> **Directions for this task**:
Answer these questions about the derivation below.
(a) Which statement has already been proved when the passage begins?
(b) What is x_1 set equal to?
(c) What number labels the final result of the chain of equalities?

> **Text passage**:
## begin

Now (A1) is proved. For (A2), put $x_1=b=\psi \left(n\right)$, $x_2=a=\phi \left(n\right)$, ${\alpha }_1={\displaystyle \frac{a}{a+b}}$ and ${\alpha }_2={\displaystyle \frac{b}{a+b}}$, (7) becomes

$$\begin{array}{cc}\hfill & b^{{\displaystyle \frac{a}{a+b}}}{a}^{{\displaystyle \frac{b}{a+b}}}\hfill \\ \hfill ⩽& {\displaystyle \frac{a}{a+b}}b+{\displaystyle \frac{b}{a+b}}a-{\displaystyle \frac{1}{2b}}\left({\displaystyle \frac{a}{a+b}}{\left(b-{\displaystyle \frac{a}{a+b}}b-{\displaystyle \frac{b}{a+b}}a\right)}^2+{\displaystyle \frac{b}{a+b}}{\left(a-{\displaystyle \frac{a}{a+b}}b-{\displaystyle \frac{b}{a+b}}a\right)}^2\right)\hfill \\ \hfill =& {\displaystyle \frac{2ab}{a+b}}-{\displaystyle \frac{1}{2b}}\left({\displaystyle \frac{a}{a+b}}{\left({\displaystyle \frac{b(a+b)-2ab}{a+b}}\right)}^2+{\displaystyle \frac{b}{a+b}}{\left({\displaystyle \frac{a(a+b)-2ab}{a+b}}\right)}^2\right)\hfill \\ \hfill =& {\displaystyle \frac{2ab}{a+b}}-{\displaystyle \frac{1}{2b}}\left({\displaystyle \frac{a}{a+b}}{\left({\displaystyle \frac{b^2-ab}{a+b}}\right)}^2+{\displaystyle \frac{b}{a+b}}{\left({\displaystyle \frac{a^2-ab}{a+b}}\right)}^2\right)\hfill \\ \hfill =& {\displaystyle \frac{2ab}{a+b}}-{\displaystyle \frac{1}{2b}}\left({\displaystyle \frac{ab{(a-b)}^2}{{(a+b)}^2}}\right)\hfill \\ \hfill =& {\displaystyle \frac{2ab(a+b)-\frac{1}{2}a{(a-b)}^2}{{(a+b)}^2}}\hfill \\ \hfill =& {\displaystyle \frac{-a^3+6a^{2}b+3a{b}^2}{2{(a+b)}^2}},\hfill \end{array}$$

(11)

## end

> **Information given**:
## begin

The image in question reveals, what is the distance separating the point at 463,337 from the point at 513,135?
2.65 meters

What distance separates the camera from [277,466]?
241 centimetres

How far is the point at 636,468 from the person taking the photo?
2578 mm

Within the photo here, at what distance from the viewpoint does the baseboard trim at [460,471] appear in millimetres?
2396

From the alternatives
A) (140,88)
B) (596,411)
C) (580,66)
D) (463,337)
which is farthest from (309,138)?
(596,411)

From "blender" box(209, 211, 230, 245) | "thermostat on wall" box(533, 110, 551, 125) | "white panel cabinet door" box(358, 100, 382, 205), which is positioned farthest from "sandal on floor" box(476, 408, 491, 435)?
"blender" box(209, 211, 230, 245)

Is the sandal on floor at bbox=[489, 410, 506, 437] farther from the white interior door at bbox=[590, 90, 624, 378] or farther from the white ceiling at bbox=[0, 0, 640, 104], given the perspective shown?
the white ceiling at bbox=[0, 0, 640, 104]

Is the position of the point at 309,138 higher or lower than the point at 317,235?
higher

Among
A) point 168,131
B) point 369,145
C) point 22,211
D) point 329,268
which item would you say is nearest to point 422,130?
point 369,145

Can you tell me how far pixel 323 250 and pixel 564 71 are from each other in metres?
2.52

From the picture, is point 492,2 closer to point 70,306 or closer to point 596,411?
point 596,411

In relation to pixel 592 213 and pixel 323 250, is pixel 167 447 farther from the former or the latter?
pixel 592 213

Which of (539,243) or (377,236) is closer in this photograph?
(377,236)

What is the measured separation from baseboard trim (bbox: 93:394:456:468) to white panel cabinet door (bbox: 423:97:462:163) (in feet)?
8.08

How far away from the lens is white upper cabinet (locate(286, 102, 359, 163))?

## end

> **Task result**:
(a) (A1)
(b) x_1 is set equal to b, which is ψ(n).
(c) (11)